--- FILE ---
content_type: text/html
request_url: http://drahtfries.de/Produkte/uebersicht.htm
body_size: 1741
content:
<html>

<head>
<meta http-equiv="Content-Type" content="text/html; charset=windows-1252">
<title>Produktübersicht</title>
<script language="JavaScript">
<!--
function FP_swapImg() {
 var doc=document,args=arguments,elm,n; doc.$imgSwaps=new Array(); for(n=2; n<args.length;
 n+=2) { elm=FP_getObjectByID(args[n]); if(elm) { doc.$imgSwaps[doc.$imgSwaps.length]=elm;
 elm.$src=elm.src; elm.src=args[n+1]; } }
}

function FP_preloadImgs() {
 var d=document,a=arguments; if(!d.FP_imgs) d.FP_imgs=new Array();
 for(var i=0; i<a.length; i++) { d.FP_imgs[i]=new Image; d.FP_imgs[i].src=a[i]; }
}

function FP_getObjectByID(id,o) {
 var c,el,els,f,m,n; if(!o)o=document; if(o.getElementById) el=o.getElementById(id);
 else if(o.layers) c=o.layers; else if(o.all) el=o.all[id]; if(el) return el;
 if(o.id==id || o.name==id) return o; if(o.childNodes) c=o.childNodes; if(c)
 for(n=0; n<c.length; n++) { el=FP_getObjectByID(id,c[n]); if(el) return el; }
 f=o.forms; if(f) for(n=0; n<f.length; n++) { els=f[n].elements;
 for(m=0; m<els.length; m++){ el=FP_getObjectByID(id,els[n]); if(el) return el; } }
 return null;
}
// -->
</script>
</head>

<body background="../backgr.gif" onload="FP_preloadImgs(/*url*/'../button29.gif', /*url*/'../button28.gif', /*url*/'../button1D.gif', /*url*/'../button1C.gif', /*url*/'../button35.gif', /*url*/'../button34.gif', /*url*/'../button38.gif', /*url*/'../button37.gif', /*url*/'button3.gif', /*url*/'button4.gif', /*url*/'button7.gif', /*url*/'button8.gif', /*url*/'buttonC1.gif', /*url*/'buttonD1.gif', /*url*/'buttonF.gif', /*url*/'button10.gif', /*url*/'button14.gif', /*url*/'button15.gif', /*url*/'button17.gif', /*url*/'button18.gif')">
※ ※ ※
WHAT YOU NEED TO DO → Identify how many lines in the entries above include the string "args", then state that number alone.

WRITTEN SOLUTION → 3